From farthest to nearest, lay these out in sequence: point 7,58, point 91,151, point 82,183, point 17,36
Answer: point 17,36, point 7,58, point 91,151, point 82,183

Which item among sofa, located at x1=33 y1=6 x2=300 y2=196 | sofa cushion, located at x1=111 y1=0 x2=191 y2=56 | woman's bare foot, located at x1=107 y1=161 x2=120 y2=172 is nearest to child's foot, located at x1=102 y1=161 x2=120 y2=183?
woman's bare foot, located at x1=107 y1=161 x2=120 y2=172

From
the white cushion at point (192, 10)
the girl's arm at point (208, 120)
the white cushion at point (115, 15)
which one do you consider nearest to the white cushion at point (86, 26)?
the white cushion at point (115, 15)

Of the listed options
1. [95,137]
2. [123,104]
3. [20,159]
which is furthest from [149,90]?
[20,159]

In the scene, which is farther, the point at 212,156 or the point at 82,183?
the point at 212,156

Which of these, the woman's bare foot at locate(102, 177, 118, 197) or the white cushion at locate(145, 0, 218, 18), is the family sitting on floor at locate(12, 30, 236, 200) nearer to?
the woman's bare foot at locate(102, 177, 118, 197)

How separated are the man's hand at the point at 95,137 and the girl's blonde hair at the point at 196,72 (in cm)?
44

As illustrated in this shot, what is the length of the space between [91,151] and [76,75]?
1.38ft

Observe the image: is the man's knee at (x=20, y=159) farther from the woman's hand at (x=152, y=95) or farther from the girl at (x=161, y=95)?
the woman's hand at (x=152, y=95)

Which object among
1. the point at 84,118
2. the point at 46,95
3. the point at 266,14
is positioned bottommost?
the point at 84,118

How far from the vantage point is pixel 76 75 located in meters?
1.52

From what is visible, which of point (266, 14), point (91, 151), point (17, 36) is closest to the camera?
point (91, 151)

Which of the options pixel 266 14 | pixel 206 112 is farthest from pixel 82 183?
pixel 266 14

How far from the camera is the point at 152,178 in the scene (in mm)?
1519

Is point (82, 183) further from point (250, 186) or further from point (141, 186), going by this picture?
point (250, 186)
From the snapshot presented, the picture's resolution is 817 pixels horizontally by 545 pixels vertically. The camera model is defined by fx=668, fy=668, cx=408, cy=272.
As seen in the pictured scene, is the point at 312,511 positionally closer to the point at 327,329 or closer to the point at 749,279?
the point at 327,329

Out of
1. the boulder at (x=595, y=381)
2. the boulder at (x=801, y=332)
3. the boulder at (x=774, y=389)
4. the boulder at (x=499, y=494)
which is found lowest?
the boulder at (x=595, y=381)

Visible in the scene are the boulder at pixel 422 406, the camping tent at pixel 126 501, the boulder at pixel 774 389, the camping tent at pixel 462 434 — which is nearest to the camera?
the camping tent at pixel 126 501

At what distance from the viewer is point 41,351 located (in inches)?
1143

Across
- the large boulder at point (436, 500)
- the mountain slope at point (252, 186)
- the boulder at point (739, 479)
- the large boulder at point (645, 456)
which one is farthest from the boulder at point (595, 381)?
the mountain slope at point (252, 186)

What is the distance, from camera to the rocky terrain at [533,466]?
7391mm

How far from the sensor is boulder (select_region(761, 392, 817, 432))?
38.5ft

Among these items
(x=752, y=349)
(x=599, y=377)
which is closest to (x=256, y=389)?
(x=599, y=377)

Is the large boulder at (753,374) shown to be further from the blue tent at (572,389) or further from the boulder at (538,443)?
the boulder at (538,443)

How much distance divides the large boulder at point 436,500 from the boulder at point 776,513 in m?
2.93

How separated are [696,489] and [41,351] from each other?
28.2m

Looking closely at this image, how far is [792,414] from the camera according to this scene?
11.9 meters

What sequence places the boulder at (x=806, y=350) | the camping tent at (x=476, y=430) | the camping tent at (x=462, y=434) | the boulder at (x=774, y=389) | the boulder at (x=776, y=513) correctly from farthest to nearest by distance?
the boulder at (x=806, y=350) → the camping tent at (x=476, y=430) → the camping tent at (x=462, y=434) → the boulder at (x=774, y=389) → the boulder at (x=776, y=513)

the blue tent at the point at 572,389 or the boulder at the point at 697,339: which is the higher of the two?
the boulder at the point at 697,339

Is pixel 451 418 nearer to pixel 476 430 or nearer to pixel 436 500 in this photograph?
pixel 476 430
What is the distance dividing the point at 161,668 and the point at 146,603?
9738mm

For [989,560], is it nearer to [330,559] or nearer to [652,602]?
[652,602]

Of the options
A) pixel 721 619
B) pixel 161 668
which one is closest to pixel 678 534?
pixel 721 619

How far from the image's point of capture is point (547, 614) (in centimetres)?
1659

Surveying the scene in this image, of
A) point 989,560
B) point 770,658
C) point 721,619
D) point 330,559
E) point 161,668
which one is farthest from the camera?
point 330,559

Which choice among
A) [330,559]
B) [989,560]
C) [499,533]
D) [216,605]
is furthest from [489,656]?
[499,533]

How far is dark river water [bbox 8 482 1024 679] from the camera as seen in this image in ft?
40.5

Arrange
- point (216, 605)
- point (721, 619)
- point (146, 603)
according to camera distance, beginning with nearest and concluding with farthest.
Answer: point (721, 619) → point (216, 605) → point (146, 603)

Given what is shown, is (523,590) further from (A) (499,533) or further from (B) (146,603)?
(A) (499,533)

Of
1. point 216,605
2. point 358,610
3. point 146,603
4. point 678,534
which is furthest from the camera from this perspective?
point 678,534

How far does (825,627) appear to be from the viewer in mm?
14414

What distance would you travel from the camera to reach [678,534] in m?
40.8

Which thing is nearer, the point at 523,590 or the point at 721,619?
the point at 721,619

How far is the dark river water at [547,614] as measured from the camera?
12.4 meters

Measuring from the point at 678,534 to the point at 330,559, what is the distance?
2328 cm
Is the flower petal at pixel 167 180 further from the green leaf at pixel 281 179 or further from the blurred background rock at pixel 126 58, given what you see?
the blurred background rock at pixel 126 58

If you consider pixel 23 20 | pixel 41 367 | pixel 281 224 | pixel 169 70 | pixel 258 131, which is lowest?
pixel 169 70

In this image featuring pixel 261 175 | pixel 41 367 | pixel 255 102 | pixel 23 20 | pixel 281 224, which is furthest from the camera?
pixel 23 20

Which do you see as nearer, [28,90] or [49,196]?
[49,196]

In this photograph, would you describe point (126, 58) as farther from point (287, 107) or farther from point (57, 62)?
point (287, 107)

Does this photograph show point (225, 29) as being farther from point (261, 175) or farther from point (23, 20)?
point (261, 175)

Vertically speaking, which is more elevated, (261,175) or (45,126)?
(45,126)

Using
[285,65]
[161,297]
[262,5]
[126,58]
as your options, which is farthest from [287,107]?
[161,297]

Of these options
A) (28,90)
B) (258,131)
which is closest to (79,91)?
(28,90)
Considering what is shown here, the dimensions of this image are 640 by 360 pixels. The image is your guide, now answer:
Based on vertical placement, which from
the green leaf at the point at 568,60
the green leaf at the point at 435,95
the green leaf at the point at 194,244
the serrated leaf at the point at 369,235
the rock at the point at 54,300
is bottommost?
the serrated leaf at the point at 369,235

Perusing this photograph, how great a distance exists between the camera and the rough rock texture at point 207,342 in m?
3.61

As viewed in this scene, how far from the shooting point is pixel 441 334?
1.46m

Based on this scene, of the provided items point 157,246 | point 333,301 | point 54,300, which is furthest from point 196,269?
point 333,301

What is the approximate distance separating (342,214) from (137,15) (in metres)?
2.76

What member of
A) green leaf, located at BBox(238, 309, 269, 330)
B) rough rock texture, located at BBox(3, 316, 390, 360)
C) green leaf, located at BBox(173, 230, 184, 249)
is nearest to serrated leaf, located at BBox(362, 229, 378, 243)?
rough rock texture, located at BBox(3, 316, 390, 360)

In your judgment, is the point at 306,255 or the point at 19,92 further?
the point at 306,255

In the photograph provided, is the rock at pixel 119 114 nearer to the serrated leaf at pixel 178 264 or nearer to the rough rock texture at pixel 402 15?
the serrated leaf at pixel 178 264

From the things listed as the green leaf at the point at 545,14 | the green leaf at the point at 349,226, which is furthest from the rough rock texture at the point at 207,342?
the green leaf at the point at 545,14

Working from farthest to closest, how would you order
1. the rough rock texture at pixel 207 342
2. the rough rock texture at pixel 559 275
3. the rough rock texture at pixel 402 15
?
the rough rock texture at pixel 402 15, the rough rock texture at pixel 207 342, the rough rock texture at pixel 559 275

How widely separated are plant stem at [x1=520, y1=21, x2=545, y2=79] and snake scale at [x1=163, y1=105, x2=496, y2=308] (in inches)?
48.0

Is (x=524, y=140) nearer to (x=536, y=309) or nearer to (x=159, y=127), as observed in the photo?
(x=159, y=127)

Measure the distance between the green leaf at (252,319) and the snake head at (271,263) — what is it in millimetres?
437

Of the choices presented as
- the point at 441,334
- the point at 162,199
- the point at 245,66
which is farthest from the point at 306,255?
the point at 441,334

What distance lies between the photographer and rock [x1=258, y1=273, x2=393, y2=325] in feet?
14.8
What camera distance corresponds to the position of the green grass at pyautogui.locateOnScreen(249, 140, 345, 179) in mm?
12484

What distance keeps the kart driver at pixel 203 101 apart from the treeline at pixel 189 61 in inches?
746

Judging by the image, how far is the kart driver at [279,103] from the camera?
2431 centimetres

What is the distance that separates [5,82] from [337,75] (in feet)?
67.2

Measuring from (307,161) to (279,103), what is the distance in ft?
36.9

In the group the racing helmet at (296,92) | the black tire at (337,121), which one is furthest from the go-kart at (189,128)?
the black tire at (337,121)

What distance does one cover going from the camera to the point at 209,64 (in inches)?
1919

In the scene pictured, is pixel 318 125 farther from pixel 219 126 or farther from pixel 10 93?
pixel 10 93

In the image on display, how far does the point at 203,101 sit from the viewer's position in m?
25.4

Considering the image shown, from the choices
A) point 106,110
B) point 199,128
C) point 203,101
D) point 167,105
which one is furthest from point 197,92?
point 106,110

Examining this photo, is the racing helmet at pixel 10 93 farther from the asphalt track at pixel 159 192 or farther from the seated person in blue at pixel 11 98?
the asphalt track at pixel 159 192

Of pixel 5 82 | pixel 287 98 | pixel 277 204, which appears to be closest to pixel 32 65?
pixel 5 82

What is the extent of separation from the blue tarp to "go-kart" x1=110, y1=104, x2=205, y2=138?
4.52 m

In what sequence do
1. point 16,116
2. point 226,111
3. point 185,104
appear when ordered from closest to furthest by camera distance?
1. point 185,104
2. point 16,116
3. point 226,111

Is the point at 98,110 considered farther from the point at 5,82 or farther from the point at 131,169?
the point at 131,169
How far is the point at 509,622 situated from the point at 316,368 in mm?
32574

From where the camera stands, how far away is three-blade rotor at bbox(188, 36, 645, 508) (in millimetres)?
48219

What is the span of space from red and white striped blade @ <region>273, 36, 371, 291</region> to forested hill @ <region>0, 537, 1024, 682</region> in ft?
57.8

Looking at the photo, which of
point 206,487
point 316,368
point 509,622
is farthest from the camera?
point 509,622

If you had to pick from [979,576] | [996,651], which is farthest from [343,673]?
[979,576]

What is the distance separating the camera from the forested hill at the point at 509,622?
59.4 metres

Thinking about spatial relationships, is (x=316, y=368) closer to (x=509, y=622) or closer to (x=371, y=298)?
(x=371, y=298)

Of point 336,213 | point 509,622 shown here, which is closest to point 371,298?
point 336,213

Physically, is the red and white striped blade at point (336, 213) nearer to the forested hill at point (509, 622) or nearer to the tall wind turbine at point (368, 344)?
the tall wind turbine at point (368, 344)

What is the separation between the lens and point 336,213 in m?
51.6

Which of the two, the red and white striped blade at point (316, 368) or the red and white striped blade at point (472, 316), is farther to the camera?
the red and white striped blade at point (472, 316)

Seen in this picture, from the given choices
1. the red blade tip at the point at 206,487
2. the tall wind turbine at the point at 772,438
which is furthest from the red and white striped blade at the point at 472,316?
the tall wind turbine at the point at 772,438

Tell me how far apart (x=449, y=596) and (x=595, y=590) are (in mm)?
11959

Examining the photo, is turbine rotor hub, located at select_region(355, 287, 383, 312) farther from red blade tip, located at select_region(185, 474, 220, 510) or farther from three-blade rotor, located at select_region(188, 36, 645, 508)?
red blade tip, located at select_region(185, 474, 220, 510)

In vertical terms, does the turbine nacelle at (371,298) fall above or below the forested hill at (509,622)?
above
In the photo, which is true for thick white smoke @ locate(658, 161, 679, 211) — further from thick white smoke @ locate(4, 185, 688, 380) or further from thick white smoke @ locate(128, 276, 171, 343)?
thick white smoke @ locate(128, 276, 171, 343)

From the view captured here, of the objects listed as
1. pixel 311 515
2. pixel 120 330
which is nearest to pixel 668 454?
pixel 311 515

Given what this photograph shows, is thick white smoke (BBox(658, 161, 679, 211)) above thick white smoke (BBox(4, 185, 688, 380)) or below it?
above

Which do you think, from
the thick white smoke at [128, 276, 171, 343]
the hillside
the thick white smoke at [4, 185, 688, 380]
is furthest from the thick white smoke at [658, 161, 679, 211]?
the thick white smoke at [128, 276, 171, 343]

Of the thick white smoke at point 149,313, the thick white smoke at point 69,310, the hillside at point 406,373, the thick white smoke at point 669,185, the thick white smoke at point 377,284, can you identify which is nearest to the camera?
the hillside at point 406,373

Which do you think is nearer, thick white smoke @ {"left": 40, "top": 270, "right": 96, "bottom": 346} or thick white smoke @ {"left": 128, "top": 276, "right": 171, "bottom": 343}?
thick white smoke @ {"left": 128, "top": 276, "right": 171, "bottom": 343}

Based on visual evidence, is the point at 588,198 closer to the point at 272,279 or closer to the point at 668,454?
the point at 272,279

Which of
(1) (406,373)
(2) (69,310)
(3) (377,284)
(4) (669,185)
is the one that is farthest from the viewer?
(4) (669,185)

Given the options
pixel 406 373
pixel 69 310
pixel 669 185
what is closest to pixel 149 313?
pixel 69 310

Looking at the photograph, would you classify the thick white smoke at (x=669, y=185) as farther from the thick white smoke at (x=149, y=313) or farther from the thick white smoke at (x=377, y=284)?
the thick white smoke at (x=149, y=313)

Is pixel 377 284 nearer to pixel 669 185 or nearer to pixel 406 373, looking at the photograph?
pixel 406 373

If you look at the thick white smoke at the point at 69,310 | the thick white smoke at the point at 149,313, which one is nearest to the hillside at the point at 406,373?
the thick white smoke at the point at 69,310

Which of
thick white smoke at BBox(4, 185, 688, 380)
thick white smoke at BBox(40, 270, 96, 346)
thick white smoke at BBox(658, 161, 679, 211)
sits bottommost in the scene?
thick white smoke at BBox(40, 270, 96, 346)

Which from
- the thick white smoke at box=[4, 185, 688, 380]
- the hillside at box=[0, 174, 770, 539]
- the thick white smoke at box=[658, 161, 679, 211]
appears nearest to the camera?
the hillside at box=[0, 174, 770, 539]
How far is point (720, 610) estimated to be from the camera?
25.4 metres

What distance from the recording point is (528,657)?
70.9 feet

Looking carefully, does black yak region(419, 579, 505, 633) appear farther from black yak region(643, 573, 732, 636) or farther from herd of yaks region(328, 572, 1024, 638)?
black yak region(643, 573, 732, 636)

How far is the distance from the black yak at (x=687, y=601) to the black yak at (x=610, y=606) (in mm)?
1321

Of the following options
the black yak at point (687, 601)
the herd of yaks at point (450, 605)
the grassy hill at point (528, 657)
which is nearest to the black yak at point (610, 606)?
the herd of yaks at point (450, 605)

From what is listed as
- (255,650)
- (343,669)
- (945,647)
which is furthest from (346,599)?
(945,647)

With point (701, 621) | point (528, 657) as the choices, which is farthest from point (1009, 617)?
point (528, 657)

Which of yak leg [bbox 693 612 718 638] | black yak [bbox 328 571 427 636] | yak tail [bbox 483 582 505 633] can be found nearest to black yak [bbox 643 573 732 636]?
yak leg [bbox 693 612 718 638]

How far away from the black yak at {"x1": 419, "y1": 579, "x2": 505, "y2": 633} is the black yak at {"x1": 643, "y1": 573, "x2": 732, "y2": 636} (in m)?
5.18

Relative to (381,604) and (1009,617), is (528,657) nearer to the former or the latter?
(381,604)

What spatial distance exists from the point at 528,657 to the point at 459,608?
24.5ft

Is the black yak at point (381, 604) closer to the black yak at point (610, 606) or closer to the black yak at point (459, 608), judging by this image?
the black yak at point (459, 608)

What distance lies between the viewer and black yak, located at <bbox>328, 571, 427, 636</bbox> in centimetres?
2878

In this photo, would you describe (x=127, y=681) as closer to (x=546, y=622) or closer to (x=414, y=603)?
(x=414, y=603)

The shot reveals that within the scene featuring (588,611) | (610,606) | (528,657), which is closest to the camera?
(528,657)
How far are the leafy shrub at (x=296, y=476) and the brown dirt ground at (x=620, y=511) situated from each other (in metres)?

Problem to solve: Please quote nothing but the lines from the line with "How far away from" through the end of the data above, exactly as written, ends included.

Exercise output:
How far away from the black yak at {"x1": 419, "y1": 579, "x2": 505, "y2": 633} is the black yak at {"x1": 643, "y1": 573, "x2": 732, "y2": 636} (in m)?
5.18

Relative to (381,604) and (1009,617), is (528,657) nearer to the former or the latter?
(381,604)

What spatial distance exists from the point at 528,657 to the point at 459,608?
24.5ft

Is the black yak at point (381, 604) closer to the black yak at point (610, 606) or closer to the black yak at point (459, 608), judging by this image?
the black yak at point (459, 608)

What distance lies between the viewer and black yak, located at <bbox>328, 571, 427, 636</bbox> in centimetres?
2878

In this photo, would you describe (x=127, y=681) as closer to (x=546, y=622) or closer to (x=414, y=603)?
(x=414, y=603)

The shot reveals that within the scene featuring (588,611) | (610,606) | (528,657), which is closest to the camera?
(528,657)
How far are the leafy shrub at (x=296, y=476) and the brown dirt ground at (x=620, y=511) situated from each other (in metres)?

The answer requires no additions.